Buitengerechtelijke incassokosten
5.14.
[werknemer] maakt aanspraak op een vergoeding van buitengerechtelijke incassokosten. De kantonrechter stelt vast dat het Besluit vergoeding voor buitengerechtelijke incassokosten (hierna: het Besluit) van toepassing is nu het verzuim op/na 1 juli 2012 is ingetreden. Nu niet is gesteld dat buitengerechtelijke incassowerkzaamheden zijn verricht, en er geen concreet bedrag terzake is gevorderd, is het verzoek niet toewijsbaar.
Proceskosten
5.15.
Omdat The Spot overwegend in het ongelijk is gesteld, wordt zij veroordeeld in de proceskosten.

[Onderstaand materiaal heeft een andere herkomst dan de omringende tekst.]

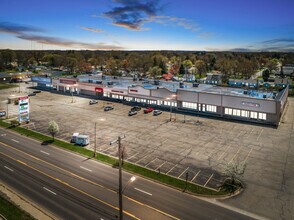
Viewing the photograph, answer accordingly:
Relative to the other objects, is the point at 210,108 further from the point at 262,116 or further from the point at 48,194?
the point at 48,194

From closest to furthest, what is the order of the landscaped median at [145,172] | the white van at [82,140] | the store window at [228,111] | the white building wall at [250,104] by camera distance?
the landscaped median at [145,172], the white van at [82,140], the white building wall at [250,104], the store window at [228,111]

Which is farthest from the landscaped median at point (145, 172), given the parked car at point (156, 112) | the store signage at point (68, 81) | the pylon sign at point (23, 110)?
the store signage at point (68, 81)

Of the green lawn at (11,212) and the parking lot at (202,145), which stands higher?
the parking lot at (202,145)

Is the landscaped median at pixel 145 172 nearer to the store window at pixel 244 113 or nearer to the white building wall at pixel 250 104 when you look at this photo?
the white building wall at pixel 250 104

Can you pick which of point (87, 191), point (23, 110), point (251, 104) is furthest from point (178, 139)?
point (23, 110)

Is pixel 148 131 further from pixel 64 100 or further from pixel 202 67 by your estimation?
pixel 202 67

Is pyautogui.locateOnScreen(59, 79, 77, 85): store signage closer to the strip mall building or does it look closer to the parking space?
the strip mall building

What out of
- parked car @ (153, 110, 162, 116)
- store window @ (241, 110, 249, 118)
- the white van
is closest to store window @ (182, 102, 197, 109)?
parked car @ (153, 110, 162, 116)
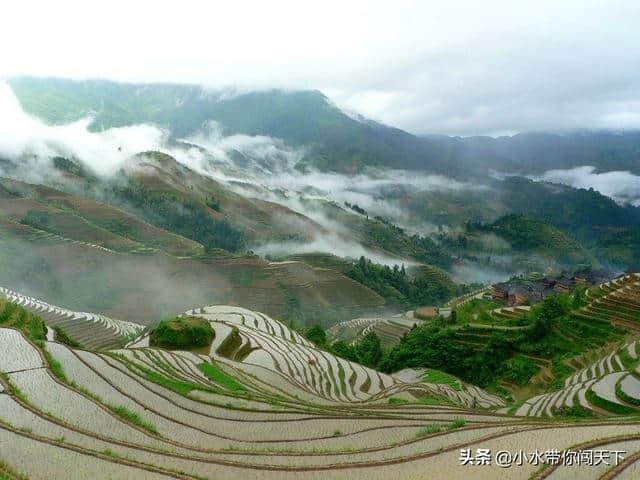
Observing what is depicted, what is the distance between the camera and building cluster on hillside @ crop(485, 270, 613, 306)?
74575mm

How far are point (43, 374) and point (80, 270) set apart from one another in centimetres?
6779

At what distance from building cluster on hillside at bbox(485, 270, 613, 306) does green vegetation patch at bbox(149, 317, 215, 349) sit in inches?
2324

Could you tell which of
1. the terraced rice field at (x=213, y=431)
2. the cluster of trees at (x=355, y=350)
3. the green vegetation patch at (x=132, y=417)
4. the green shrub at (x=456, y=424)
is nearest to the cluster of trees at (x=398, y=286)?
the cluster of trees at (x=355, y=350)

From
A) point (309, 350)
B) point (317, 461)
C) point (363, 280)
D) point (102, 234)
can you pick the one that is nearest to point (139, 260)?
point (102, 234)

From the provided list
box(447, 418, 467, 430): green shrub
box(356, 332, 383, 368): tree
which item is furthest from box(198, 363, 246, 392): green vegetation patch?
box(356, 332, 383, 368): tree

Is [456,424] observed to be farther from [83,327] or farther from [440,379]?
[83,327]

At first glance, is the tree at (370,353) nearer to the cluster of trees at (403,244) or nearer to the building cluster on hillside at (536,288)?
the building cluster on hillside at (536,288)

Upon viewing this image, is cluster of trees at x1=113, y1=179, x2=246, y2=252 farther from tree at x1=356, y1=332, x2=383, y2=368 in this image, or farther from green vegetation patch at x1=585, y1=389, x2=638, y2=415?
green vegetation patch at x1=585, y1=389, x2=638, y2=415

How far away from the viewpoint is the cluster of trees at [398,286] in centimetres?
9544

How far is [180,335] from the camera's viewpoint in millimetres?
26031

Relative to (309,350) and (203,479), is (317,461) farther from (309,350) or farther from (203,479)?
(309,350)

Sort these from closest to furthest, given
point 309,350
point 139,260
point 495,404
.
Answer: point 495,404
point 309,350
point 139,260

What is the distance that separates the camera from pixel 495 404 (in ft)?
87.9

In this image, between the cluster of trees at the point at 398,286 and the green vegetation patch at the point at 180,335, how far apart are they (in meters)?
67.7
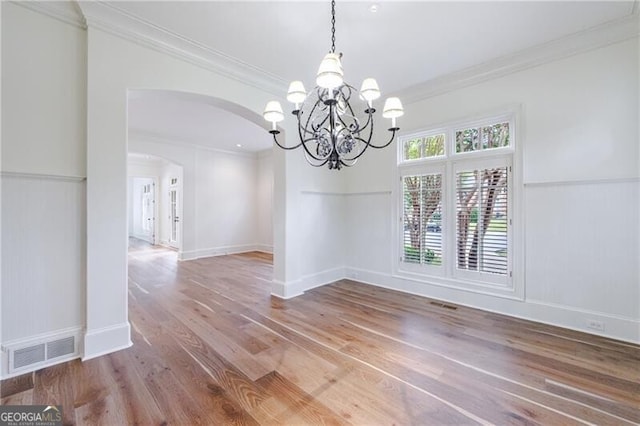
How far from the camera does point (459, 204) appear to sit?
3.68m

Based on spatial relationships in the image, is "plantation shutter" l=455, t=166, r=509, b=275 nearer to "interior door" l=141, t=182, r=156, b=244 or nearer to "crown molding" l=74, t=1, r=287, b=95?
"crown molding" l=74, t=1, r=287, b=95

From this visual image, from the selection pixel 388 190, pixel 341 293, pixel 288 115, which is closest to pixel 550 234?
pixel 388 190

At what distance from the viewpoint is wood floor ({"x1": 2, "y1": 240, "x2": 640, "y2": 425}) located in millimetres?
1746

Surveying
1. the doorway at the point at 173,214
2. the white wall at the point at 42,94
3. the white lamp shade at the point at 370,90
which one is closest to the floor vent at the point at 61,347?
the white wall at the point at 42,94

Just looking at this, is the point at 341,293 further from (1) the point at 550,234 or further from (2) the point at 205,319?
(1) the point at 550,234

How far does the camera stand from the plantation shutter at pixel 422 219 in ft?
12.8

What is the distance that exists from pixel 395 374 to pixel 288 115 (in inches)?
135

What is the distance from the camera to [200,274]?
5.36 meters

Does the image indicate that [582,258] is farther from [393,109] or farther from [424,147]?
[393,109]

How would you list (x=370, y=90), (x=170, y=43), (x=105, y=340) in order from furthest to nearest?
1. (x=170, y=43)
2. (x=105, y=340)
3. (x=370, y=90)

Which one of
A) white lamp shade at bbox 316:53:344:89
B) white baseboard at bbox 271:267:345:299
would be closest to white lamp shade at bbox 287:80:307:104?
white lamp shade at bbox 316:53:344:89

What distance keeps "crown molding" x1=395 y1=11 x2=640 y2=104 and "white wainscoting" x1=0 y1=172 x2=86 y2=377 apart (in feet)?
13.8

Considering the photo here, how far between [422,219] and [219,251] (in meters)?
5.73

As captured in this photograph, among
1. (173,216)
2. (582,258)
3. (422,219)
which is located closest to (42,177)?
(422,219)
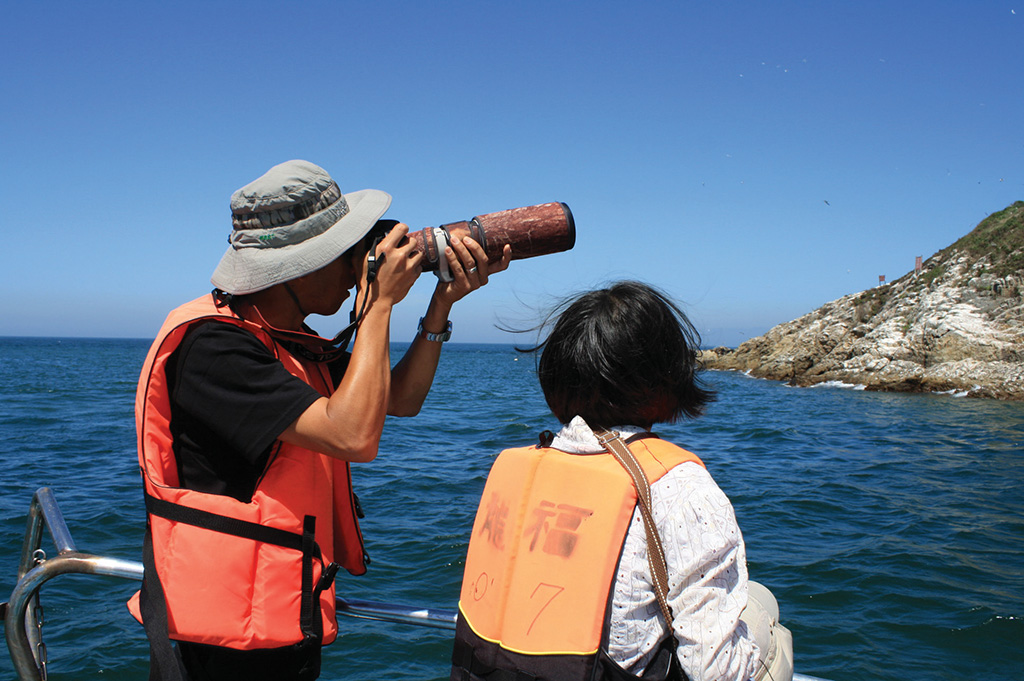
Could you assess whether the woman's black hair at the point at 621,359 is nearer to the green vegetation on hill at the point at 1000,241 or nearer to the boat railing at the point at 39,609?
the boat railing at the point at 39,609

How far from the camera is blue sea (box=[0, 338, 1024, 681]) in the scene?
5.73m

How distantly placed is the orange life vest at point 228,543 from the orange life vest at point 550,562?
45 cm

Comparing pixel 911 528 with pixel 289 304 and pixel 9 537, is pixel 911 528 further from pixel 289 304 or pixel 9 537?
pixel 9 537

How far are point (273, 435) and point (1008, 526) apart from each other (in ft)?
33.9

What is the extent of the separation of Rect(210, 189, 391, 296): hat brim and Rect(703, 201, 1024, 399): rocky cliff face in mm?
26404

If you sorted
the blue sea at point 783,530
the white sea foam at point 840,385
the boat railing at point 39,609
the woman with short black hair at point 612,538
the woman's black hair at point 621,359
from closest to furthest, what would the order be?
the woman with short black hair at point 612,538 < the woman's black hair at point 621,359 < the boat railing at point 39,609 < the blue sea at point 783,530 < the white sea foam at point 840,385

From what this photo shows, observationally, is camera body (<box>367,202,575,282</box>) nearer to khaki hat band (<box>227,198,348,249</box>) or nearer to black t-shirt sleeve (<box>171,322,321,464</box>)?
khaki hat band (<box>227,198,348,249</box>)

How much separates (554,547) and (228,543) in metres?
0.83

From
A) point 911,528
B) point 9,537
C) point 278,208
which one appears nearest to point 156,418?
point 278,208

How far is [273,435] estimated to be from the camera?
168cm

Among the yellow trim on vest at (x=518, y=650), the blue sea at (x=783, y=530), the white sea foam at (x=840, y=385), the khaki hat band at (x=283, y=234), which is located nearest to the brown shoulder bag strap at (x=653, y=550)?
the yellow trim on vest at (x=518, y=650)

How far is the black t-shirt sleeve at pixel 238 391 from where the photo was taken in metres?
1.69

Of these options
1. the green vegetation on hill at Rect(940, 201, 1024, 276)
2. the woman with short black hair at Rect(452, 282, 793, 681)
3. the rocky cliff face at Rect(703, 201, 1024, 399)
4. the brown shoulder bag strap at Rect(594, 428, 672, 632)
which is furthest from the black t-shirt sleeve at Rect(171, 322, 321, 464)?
the green vegetation on hill at Rect(940, 201, 1024, 276)

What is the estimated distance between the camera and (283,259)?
186cm
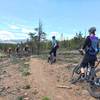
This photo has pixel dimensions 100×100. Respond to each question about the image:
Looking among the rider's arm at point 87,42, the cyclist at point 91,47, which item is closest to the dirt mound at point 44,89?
the cyclist at point 91,47

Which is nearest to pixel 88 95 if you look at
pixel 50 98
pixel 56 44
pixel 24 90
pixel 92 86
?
pixel 92 86

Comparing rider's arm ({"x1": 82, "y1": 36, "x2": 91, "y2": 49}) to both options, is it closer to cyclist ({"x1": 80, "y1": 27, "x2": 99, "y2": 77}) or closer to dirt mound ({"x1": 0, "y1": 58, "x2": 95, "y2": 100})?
cyclist ({"x1": 80, "y1": 27, "x2": 99, "y2": 77})

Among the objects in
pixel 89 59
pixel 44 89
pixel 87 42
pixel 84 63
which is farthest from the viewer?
pixel 44 89

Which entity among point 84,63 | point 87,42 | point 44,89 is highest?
point 87,42

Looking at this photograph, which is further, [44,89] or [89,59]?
[44,89]

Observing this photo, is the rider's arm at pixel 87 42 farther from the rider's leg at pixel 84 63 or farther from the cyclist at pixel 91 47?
the rider's leg at pixel 84 63

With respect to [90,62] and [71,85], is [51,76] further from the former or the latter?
[90,62]

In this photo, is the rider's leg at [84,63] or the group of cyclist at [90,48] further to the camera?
the rider's leg at [84,63]

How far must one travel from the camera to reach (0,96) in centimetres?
1154

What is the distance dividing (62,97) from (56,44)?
10.6 metres

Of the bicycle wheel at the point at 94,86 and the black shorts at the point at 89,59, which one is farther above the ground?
the black shorts at the point at 89,59

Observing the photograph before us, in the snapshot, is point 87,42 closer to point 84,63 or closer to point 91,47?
point 91,47

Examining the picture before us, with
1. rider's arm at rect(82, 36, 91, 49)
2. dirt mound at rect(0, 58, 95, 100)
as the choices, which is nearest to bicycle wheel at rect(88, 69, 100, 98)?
dirt mound at rect(0, 58, 95, 100)

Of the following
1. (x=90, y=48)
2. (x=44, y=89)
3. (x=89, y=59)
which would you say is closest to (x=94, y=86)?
(x=89, y=59)
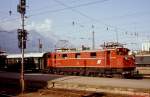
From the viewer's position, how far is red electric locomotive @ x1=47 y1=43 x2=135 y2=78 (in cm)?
3269

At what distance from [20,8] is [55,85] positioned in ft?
28.3

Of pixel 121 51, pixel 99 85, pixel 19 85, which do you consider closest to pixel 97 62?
pixel 121 51

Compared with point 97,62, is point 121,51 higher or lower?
higher

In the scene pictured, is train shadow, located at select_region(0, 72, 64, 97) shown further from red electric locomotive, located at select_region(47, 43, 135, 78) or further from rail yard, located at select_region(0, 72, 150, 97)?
red electric locomotive, located at select_region(47, 43, 135, 78)

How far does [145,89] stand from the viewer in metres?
21.2

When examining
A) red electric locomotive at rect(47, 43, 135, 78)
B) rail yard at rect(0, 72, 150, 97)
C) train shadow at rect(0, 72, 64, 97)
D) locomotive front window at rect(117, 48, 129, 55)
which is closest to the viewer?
rail yard at rect(0, 72, 150, 97)

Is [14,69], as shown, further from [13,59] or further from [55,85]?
[55,85]

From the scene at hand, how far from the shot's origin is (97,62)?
34.7m

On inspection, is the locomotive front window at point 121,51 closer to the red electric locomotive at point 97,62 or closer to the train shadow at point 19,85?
the red electric locomotive at point 97,62

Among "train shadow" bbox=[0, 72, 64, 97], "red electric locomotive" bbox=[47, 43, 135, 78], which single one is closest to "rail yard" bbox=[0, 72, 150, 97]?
"train shadow" bbox=[0, 72, 64, 97]

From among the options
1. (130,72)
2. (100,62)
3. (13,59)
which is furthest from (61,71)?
(13,59)

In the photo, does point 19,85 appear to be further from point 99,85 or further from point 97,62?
point 99,85

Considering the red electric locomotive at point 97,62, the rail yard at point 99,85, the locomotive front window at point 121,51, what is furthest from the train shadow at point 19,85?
the locomotive front window at point 121,51

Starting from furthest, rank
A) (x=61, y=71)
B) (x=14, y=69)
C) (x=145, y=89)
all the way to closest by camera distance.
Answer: (x=14, y=69) → (x=61, y=71) → (x=145, y=89)
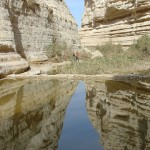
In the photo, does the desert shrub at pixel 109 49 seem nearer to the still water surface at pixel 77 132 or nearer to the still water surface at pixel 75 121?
the still water surface at pixel 75 121

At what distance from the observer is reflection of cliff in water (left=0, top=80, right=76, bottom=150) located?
537 centimetres

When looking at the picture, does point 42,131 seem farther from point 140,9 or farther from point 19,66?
point 140,9

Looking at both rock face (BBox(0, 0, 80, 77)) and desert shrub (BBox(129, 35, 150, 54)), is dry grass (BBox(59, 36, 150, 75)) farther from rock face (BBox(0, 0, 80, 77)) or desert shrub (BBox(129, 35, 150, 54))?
rock face (BBox(0, 0, 80, 77))

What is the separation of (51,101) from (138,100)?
2401mm

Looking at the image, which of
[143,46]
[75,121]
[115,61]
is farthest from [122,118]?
[143,46]

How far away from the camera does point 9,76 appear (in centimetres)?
1581

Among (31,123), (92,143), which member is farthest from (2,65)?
(92,143)

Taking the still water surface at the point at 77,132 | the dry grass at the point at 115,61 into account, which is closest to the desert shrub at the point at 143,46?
the dry grass at the point at 115,61

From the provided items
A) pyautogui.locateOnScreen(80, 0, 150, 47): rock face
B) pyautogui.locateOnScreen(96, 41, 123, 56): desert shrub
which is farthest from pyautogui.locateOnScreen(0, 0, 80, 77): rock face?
pyautogui.locateOnScreen(80, 0, 150, 47): rock face

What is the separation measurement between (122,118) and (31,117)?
75.7 inches

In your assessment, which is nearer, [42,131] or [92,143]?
[92,143]

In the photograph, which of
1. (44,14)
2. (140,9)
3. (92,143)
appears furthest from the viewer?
(140,9)

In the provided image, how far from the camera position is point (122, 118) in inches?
271

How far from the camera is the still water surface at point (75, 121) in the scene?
17.2 feet
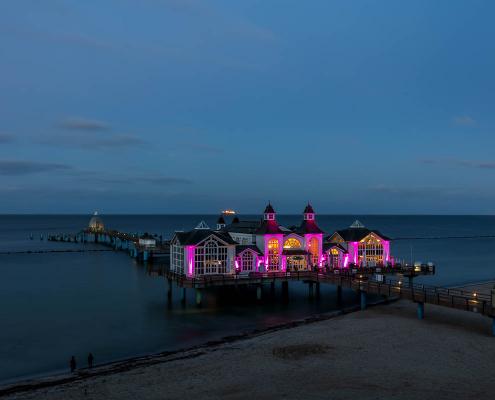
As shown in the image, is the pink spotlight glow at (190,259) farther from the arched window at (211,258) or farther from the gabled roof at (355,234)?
the gabled roof at (355,234)

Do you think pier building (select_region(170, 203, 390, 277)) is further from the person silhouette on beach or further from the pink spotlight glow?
the person silhouette on beach

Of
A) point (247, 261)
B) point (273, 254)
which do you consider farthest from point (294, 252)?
point (247, 261)

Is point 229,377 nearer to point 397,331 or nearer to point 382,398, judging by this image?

Het salaris gemachtigde wordt begroot op een bedrag van € 720,00.

6.De beslissing

De kantonrechter:
6.1.
veroordeelt The Spot om aan [werknemer] de vergoeding wegens onregelmatige opzegging te betalen van € 19.278,00 bruto, verminderd met het totaalbedrag dat door The Spot sinds 1 april 2020 aan brutosalaris is betaald, vermeerderd met de wettelijke rente over dat bedrag vanaf 1 april 2020 tot aan de dag van algehele voldoening;
6.2.
veroordeelt The Spot om aan [werknemer] een transitievergoeding te betalen van € 56,76 bruto, te vermeerderen met de wettelijke rente over dat bedrag vanaf het moment van opeisbaarheid tot aan de dag van algehele voldoening;
6.3.
veroordeelt The Spot tot betaling van de proceskosten, die de kantonrechter aan de kant van [werknemer] tot en met vandaag vaststelt op € 956,00, te weten:
griffierecht € 236,00
salaris gemachtigde € 720,00
6.4.
verklaart deze beschikking uitvoerbaar bij voorraad.
6.5.
wijst het meer of anders verzochte af.
Deze beschikking is gewezen door mr. R.I.V. Scherpenhuijsen Rom, kantonrechter en op bovengenoemde datum in het openbaar uitgesproken in aanwezigheid van de griffier.